Elastic cluster

Elastic Cluster is an Enterprise Mode-only feature.

1: Scaling factor
2: Viewing scaling factor settings
3: Setting the scaling factor
4: Local data segmentation

4.1: Enabling and disabling local segmentation

5: Elastic cluster best practices

Note

Elastic Cluster is an Enterprise Mode-only feature. For scaling your database under Eon Mode, see Scaling your Eon Mode database.

You can scale your cluster up or down to meet the needs of your database. The most common case is to add nodes to your database cluster to accommodate more data and provide better query performance. However, you can scale down your cluster if you find that it is over-provisioned, or if you need to divert hardware for other uses.

You scale your cluster by adding or removing nodes. Nodes can be added or removed without shutting down or restarting the database. After adding a node or before removing a node, Vertica begins a rebalancing process that moves data around the cluster to populate the new nodes or move data off nodes about to be removed from the database. During this process, nodes can exchange data that are not being added or removed to maintain robust intelligent K-safety. If Vertica determines that the data cannot be rebalanced in a single iteration due to lack of disk space, then the rebalance operation spans multiple iterations.

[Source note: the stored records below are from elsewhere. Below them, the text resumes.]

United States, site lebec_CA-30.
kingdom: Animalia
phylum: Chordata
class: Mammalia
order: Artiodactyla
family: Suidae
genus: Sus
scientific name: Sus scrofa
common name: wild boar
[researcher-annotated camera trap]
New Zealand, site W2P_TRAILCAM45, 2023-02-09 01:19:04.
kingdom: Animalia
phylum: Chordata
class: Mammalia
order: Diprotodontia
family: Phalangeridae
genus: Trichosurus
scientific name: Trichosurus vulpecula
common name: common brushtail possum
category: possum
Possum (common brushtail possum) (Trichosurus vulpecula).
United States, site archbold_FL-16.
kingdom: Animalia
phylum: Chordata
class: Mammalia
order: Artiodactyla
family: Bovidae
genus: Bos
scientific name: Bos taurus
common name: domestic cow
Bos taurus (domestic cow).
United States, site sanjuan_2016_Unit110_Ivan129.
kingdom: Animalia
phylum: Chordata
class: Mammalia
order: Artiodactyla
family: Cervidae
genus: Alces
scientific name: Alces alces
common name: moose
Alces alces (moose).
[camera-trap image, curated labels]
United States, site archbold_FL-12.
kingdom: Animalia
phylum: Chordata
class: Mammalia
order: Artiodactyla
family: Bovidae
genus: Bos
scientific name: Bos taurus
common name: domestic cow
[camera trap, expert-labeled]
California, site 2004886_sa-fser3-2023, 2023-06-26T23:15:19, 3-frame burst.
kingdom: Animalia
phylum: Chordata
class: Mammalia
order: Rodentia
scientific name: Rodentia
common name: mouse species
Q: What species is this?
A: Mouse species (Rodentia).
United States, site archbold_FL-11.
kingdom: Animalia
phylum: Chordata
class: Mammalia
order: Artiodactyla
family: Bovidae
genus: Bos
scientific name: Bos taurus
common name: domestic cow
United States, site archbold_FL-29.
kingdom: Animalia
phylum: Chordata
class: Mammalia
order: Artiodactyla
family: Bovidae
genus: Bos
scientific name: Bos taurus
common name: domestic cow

To help make data rebalancing due to cluster scaling more efficient, Vertica locally segments data storage on each node so it can be easily moved to other nodes in the cluster. When a new node is added to the cluster, existing nodes in the cluster give up some of their data segments to populate the new node. They also exchange segments to minimize the number of nodes that any one node depends upon. This strategy minimizes the number of nodes that might become critical when a node fails. When a node is removed from the cluster, its storage containers are moved to other nodes in the cluster (which also relocates data segments to minimize how many nodes might become critical when a node fails). This method of breaking data into portable segments is referred to as elastic cluster, as it facilitates enlarging or shrinking the cluster.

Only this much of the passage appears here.